Learn how to respond to these alerts.
Note
Alerts from different sources might take different amounts of time to appear. For example, alerts that require analysis of network traffic might take longer to appear than alerts related to suspicious processes running on virtual machines.
Azure Cosmos DB alerts
Access from a Tor exit node
(CosmosDB_TorAnomaly)
Description: This Azure Cosmos DB account was successfully accessed from an IP address known to be an active exit node of Tor, an anonymizing proxy. Authenticated access from a Tor exit node is a likely indication that a threat actor is trying to hide their identity.
MITRE tactics: Initial Access
Severity: High/Medium
Access from a suspicious IP
(CosmosDB_SuspiciousIp)
Description: This Azure Cosmos DB account was successfully accessed from an IP address that was identified as a threat by Microsoft Threat Intelligence.
MITRE tactics: Initial Access
Severity: Medium
Access from an unusual location
(CosmosDB_GeoAnomaly)
Description: This Azure Cosmos DB account was accessed from a location considered unfamiliar, based on the usual access pattern.
Either a threat actor has gained access to the account, or a legitimate user has connected from a new or unusual geographic location
MITRE tactics: Initial Access
Severity: Low
Unusual volume of data extracted
(CosmosDB_DataExfiltrationAnomaly)
Description: An unusually large volume of data has been extracted from this Azure Cosmos DB account. This might indicate that a threat actor exfiltrated data.
MITRE tactics: Exfiltration
Severity: Medium
Extraction of Azure Cosmos DB accounts keys via a potentially malicious script
(CosmosDB_SuspiciousListKeys.MaliciousScript)
Description: A PowerShell script was run in your subscription and performed a suspicious pattern of key-listing operations to get the keys of Azure Cosmos DB accounts in your subscription. Threat actors use automated scripts, like Microburst, to list keys and find Azure Cosmos DB accounts they can access.
This operation might indicate that an identity in your organization was breached, and that the threat actor is trying to compromise Azure Cosmos DB accounts in your environment for malicious intentions.
Alternatively, a malicious insider could be trying to access sensitive data and perform lateral movement.
MITRE tactics: Collection
Severity: Medium
Suspicious extraction of Azure Cosmos DB account keys
(AzureCosmosDB_SuspiciousListKeys.SuspiciousPrincipal)
Description: A suspicious source extracted Azure Cosmos DB account access keys from your subscription. If this source is not a legitimate source, this might be a high impact issue. The access key that was extracted provides full control over the associated databases and the data stored within. See the details of each specific alert to understand why the source was flagged as suspicious.
MITRE tactics: Credential Access
Severity: high
SQL injection: potential data exfiltration
(CosmosDB_SqlInjection.DataExfiltration)
Description: A suspicious SQL statement was used to query a container in this Azure Cosmos DB account.
The injected statement might have succeeded in exfiltrating data that the threat actor isn't authorized to access.
Due to the structure and capabilities of Azure Cosmos DB queries, many known SQL injection attacks on Azure Cosmos DB accounts can't work. However, the variation used in this attack might work and threat actors can exfiltrate data.
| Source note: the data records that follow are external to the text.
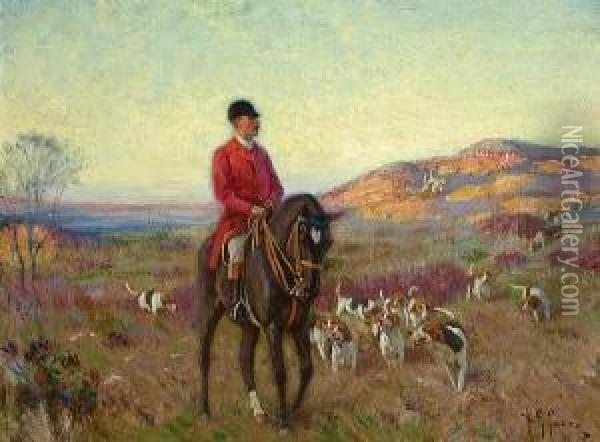 Hunter With Fox Hounds Oil Painting - Henry Rankin Poore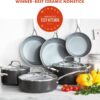 GreenPan 11 Piece Valencia Pro Ceramic Nonstick Cookware Set, PFAS-Free, Induction Ready, Hard Anodized Pots & Pans with Lids, Compatible on All Cooktops, Dishwasher & Oven Safe, Gray
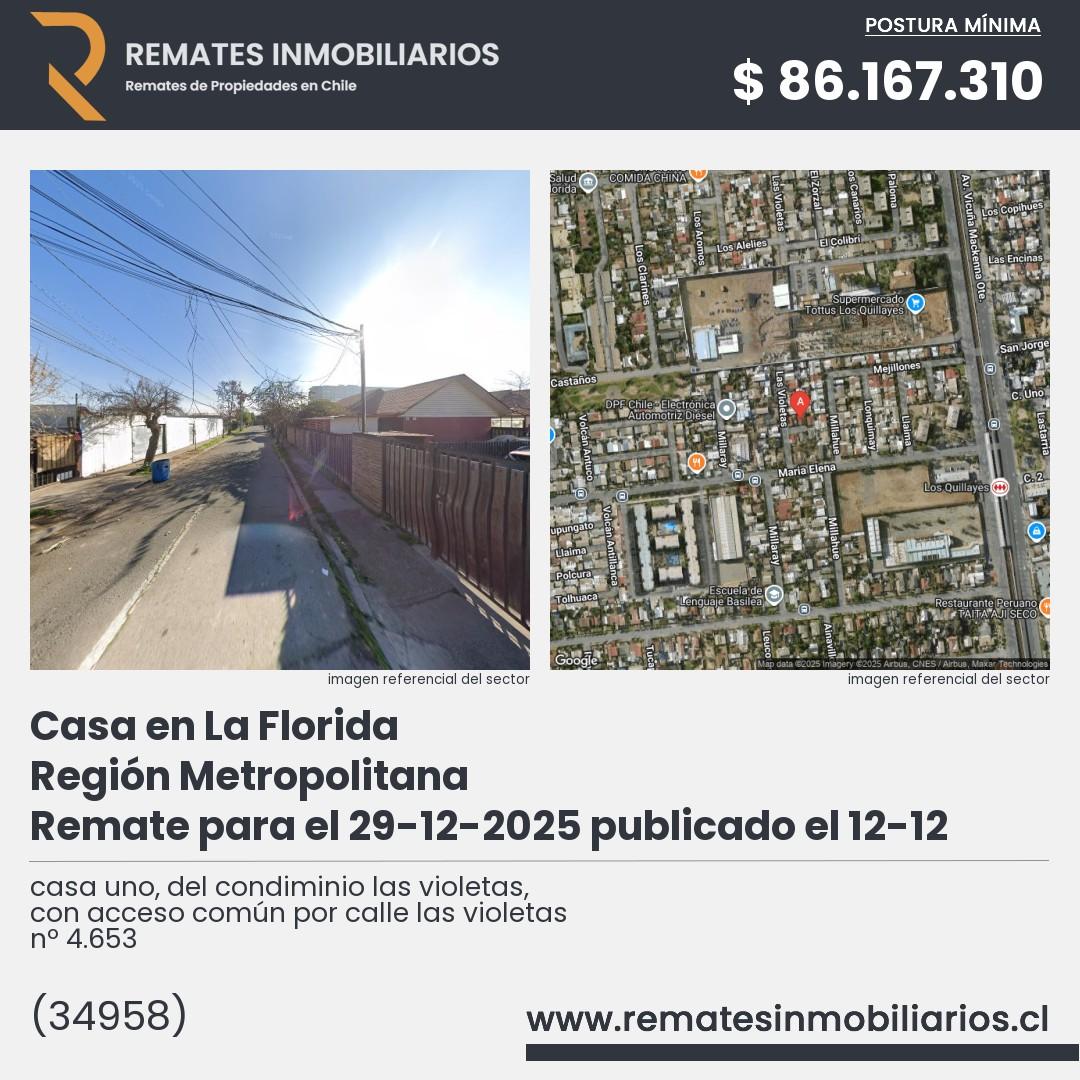 Imagen ficha casa uno, del condiminio las violetas, con acceso común por calle las violetas nº 4.653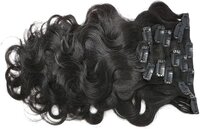 Premium Remy Black Color Body Wave Hair Clip in Hair Extensions  ( 14 INCH )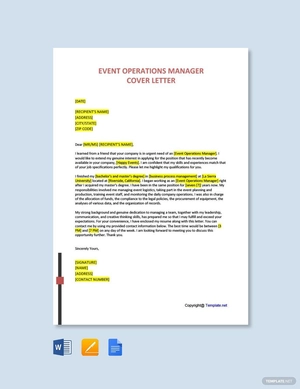 Event Operations Manager Cover Letter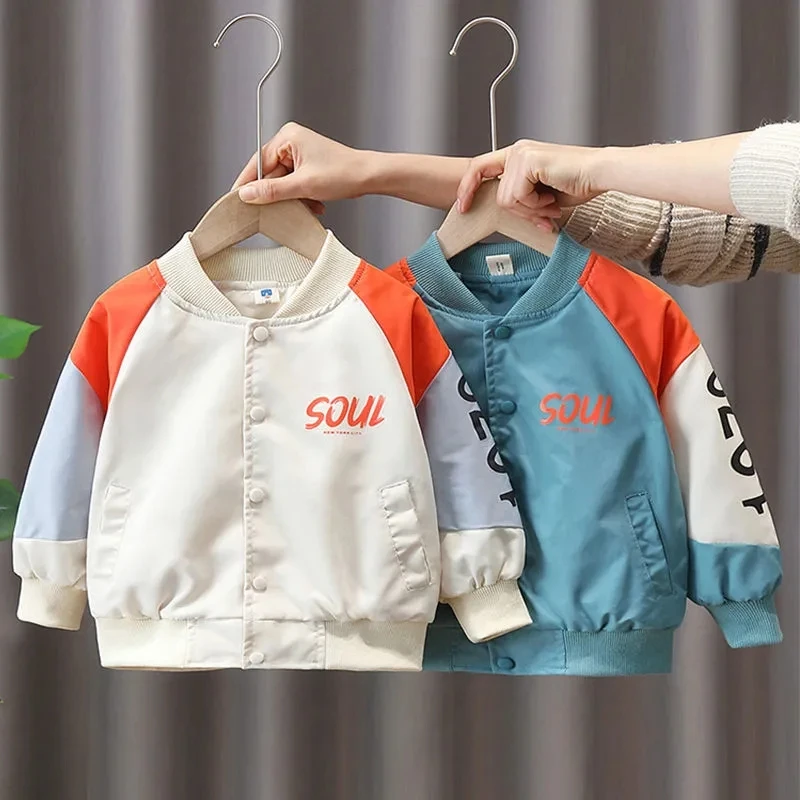 

Boys Baby Jacket Spring and Autumn Clothing Korean Letter Jacket 2023 New Children's Casual Coat Teenage Boys Top 2-12Y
MITRE tactics: Exfiltration
Severity: Medium
SQL injection: fuzzing attempt
(CosmosDB_SqlInjection.FailedFuzzingAttempt)
Description: A suspicious SQL statement was used to query a container in this Azure Cosmos DB account.
Like other well-known SQL injection attacks, this attack won't succeed in compromising the Azure Cosmos DB account.
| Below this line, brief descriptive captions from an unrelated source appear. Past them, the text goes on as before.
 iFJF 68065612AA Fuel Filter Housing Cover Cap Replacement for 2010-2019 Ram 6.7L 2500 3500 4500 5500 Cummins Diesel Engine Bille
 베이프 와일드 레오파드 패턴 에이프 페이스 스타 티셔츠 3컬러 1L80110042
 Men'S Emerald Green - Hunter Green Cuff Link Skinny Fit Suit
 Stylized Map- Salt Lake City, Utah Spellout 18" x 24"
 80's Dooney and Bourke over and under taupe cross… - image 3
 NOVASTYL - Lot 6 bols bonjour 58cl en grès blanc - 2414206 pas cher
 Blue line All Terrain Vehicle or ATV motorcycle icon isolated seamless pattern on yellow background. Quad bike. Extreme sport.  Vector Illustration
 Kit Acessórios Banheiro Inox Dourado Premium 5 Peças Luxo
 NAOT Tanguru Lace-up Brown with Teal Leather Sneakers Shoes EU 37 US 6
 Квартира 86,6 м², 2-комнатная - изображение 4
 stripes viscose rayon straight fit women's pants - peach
Nevertheless, it's an indication that a threat actor is trying to attack the resources in this account, and your application might be compromised.
Some SQL injection attacks can succeed and be used to exfiltrate data. This means that if the attacker continues performing SQL injection attempts, they might be able to compromise your Azure Cosmos DB account and exfiltrate data.
You can prevent this threat by using parameterized queries.
MITRE tactics: Pre-attack
Severity: Low
Note
For alerts that are in preview: The Azure Preview Supplemental Terms include additional legal terms that apply to Azure features that are in beta, preview, or otherwise not yet released into general availability.